Domenico Raimondo e Antonio Lucisano, presidente e direttore del Consorzio di tutela della mozzarella di bufala campana dop, Giuseppe Liberatore, presidente dell’associazione italiana consorzi indicazioni geografiche e Cesare Baldrighi, presidente dell’Associazione formaggi italiani a denominazione d’origine protetta, lo dicono in una lettera al presidente della regione Campania Stefano Caldoro e a Daniela Nugnes, assessore all’agricoltura della regione.
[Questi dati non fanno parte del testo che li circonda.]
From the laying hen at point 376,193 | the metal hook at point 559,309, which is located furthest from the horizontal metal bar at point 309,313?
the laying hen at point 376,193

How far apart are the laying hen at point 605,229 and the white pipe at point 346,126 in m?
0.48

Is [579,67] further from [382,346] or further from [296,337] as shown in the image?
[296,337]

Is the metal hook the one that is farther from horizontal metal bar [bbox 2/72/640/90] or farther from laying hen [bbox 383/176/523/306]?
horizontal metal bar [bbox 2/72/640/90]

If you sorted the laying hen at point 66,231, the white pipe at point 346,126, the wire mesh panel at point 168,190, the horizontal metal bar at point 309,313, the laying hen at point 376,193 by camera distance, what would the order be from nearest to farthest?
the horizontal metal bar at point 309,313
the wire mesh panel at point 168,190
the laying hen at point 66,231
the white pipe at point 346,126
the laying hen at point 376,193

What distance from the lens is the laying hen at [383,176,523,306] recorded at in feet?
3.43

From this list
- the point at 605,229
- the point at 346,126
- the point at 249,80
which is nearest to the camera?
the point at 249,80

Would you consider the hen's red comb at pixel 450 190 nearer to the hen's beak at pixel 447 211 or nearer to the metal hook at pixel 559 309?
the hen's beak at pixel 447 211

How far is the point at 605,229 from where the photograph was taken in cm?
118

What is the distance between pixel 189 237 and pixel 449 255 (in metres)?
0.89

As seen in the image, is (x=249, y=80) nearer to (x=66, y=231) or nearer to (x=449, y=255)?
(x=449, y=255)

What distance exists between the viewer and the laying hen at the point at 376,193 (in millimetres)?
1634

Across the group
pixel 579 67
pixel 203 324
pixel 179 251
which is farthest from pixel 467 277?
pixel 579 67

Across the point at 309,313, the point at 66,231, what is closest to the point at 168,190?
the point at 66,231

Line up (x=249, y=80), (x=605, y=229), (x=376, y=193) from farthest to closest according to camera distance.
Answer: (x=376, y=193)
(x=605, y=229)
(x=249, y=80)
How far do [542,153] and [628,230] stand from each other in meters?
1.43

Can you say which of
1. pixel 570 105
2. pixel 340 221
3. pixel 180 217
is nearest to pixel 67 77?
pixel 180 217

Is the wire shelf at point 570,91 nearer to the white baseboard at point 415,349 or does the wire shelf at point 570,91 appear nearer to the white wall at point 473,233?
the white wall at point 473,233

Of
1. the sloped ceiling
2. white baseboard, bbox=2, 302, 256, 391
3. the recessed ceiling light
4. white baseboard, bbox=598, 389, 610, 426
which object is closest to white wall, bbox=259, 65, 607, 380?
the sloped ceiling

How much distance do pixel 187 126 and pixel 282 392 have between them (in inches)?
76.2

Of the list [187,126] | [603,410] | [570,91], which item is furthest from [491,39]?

Rispetto alla richiesta “ci era stato garantito un riscontro nell’arco di 48 ore”, scrivono “ma, ad oggi, questa risposta non è ancora arrivata” nonostante “il danno che la nostra economia sta subendo” rispetto al quale “il tempo di certo non gioca a nostro favore”. Tutto ciò “non fa che accrescere lo sgomento dei consumatori e la loro risposta purtroppo giunge rapida e inesorabile, come dimostra il drammatico calo delle vendite dei prodotti campani (non solo del nostro, ma di tutti), compresi quelli a indicazione geografica, sottoposti a rigidi controlli, che rappresentano un concreto valore aggiunto, da proteggere con tutti i mezzi a disposizione”.
Insomma, è “possibile che non si riesca a fornire un elenco delle particelle catastali coinvolte?”, si chiedono gli esponenti del consorzio di tutela della mozzarella di bufala campana dop, dell’associazione italiana consorzi indicazioni geografiche e dell’associazione formaggi italiani a denominazione d’origine protetta. “E’ così difficile andare oltre la palude delle dichiarazioni lacunose e rassicurare, con ogni mezzo possibile, i consumatori sulla sicurezza della stragrande maggioranza della produzione agroalimentare campana in genere e di quella a marchio dop e igp in particolare?”
I produttori “si sentono abbandonati a loro stessi e nonrappresentati da chi ha il ruolo istituzionale”, aggiungono nella lettera che “susciterà in voi probabilmente un moto di fastidio”. Ma la richiesta è di “reagire con forza e fermezza” con le sigle che si dicono “pronte a sostenerci in questa difficile battaglia” da portare avanti “non evitando il confronto, tanto esterno quanto soprattutto interno (e noi abbiamo addirittura difficoltà a riuscire a parlare con voi)”.